Feuilles d'automne

Le matin, au moment des toilettes, j’aime m’asseoir au bord du lit des résidents qui ont passé une mauvaise nuit, pour parler un peu. Eux ont toujours le même discours : « Je vais vous retarder... ». Et c’est vrai que mon temps est compté. J’ai six toilettes à faire en une heure. Mais ce n’est pas grave, ce qu’il y a à faire se fera d’une autre manière : il faut adapter son temps.
Je suis très contrariée quand, après avoir promis à une résidente : « Demain, je serai là, je ferai ceci ou cela avec vous », je dois, le matin suivant, m’occuper de M. Martin qui est tombé. Le quart d’heure que j’avais prévu pour Mme Simonneau, je le donne au résident qui a chuté. C’est compliqué, en EHPAD, établissement d’hébergement pour personnes âgées dépendantes, de s’organiser une journée à l’avance parce que le travail prescrit ne correspond jamais à ce qu’on fait réellement.
Par exemple, je fais des épilations du visage toutes les trois semaines aux résidentes qui me le demandent. Je me souviens d’une dame que j’avais continué à épiler alors que j’avais quitté le service dans lequel elle était hébergée. La dernière fois que je l’ai vue, elle m’a dit : « Quand je serai morte, j’aimerais bien être épilée ». Le jour de son décès, j’étais en congé. Le lendemain, je suis donc allée à la morgue pour lui épiler le visage selon sa volonté.
Je me rappelle de Claudette. Elle était à l’EHPAD depuis des années, je l’ai connue à son arrivée. Quand j’accueille un résident, je l’accompagne dans son appartement, me présente, discute un peu avec lui, remplis les formulaires détaillant ses habitudes pour qu’il ne se sente pas trop dépaysé. Un résident se souvient toujours de la personne qui l’accueille. Nous, parfois, on oublie ; eux, jamais. C’est compliqué, pour eux, d’arriver en EHPAD : c’est leur dernière demeure. Je dois leur faire comprendre que l’EHPAD n’est pas un mouroir comme c’était autrefois : on peut vivre dix ans, quinze ans en maison de retraite.

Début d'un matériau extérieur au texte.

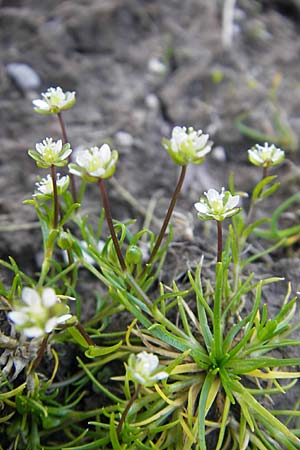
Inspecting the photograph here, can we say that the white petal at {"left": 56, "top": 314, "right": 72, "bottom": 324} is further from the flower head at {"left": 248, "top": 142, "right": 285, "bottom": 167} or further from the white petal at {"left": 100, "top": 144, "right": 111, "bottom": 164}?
the flower head at {"left": 248, "top": 142, "right": 285, "bottom": 167}

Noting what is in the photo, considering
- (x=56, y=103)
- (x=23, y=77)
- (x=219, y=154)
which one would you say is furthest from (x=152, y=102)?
(x=56, y=103)

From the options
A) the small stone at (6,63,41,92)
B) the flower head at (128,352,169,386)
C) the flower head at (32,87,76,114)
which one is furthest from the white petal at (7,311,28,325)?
the small stone at (6,63,41,92)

La morphologie de Claudette me faisait penser à celle de ma grand-mère. Comme elle, elle avait des problèmes de jambes. Nous nous entendions bien. Elle a même tricoté des pulls pour mes enfants quand ils sont nés. Au moment de fêter son anniversaire, elle m’invitait avec sa famille. Nous parlions souvent. J’étais absente quand elle est décédée. Ça m’a chagrinée un peu : j’aurais voulu l’accompagner dans ses derniers moments. Le jour de l’enterrement, j’avais une réunion avec ma directrice. J’y ai pensé tout le temps qu’a duré l’entrevue. Si j’avais été disponible, je me serais bien sûr rendue à l’inhumation, même si cela n’aurait pas été facile. L’idéal est de rester proche tout en sachant prendre le recul qui permet de ne pas être trop atteinte par chaque souffrance, par chaque disparition. Sinon, on s’effondrerait souvent !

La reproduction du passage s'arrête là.